Partecipa alla famosa battaglia di San Antonio del Salto dove Garibaldi, con soli 190 uomini, sconfigge 1.500 avversari del generale Oribe. Ma è l’ultima volta. Torna ben presto a occuparsi dei suoi figli nell’umile casetta di Montevideo, oggi divenuta museo, soffrendo privazioni di ogni genere. Nel giugno del 1847 Garibaldi è addirittura nominato comandante generale di tutte le forze di difesa di Montevideo, ma si dimette quasi subito dalla carica e – spinto dalle notizie incoraggianti che arrivano dalla penisola- decide di tornare in Italia, dopo aver rifiutato una grande estensione di terra, con relative case e bestiame, che il Presidente Fruttuoso Rivera gli aveva offerto in dono per i rilevanti servizi prestati a favore della Repubblica d’Uruguay.
13. Anita scopre l’Italia
Anita si imbarca qualche mese prima di lui, il 27 dicembre 1847, insieme ai suoi figli Menotti, Teresita e Ricciotti, accompagnata da un giovane ufficiale della Legione Italiana di Montevideo, Medici, e sbarca a Genova. Poi raggiunge Nizza, e va a vivere con la madre di Garibaldi, con cui non avrà un buon rapporto. Donna Rosa è una fervente cattolica praticante, la guarda con sospetto, perché sa del precedente matrimonio della “brasiliana”, e non è del tutto convinta che lei sia vedova. Anita per diversi mesi convive malissimo con quella suocera diffidente e ostile e se non fosse per i bambini se ne tornerebbe in Brasile. Ma aspetta con ansia il suo Josè, che è partito in aprile del 1848 con la nave “Speranza” insieme a 61 legionari italiani. Garibaldi, dopo varie peripezie in un’ Europa infiammata dalle rivoluzioni ( il 1848 è l’anno delle barricate. Si spara a Parigi, Vienna, Berlino, Amsterdam, Budapest, Bruxelles, Milano, Napoli, Palermo, ovunque si chiede, e si pretende con ogni mezzo la libertà e l’indipendenza), accolto trionfalmente, approda a Nizza il 21 giugno 1848 e ricomincia subito a combattere, inevitabilmente, irrevocabilmente “sposato” alla guerra. Va a Firenze, Bologna, Ravenna, poi sul lago Maggiore, infine viene chiamato a Roma, dove è caduto il Papa e si è instaurata la Repubblica con il triumvirato Mazzini-Saffi- Armellini.

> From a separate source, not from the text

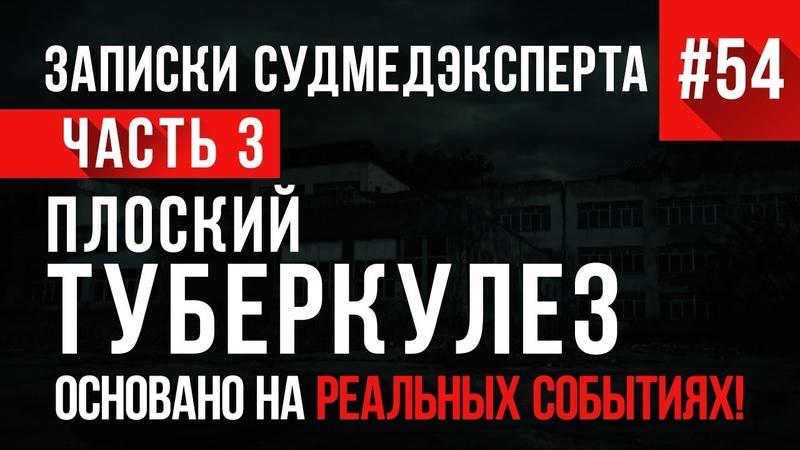 Записки Судмедэксперта 54 «Плоский Туберкулез» Часть 3 (САМАЯ МЕРЗКАЯ РАЗВЯЗКА)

14. I garibaldini sono una massa di briganti
Siamo alla fine del quarantotto, e Garibaldi entra a Roma con la sua pittoresca legione fatta di “uomini – scrive lo scultore inglese Gibson – abbronzati dal sole, coi capelli lunghi e arruffati, e i cappelli conici ornati da piume nere e ondeggianti, coi visi allampanati bianchi di polvere e incorniciati da barba incolta, con le gambe nude, che si accalcano intorno al loro capo, che, montato su un cavallo bianco, era perfettamente statuario nella sua bellezza virile”. I garibaldini , dirà Pisacane, Capo di Stato Maggiore dell’Esercito, “sono una massa di briganti“. In effetti nella legione regnano confusione, indisciplina e rissosità, ma quando si tratta di battersi nessuno degli altri contingenti ( i bersaglieri di Luciano Manara, i “borboni” di Pisacane, i “pontifici” di Roselli) lo sa fare meglio delle “camice rosse”.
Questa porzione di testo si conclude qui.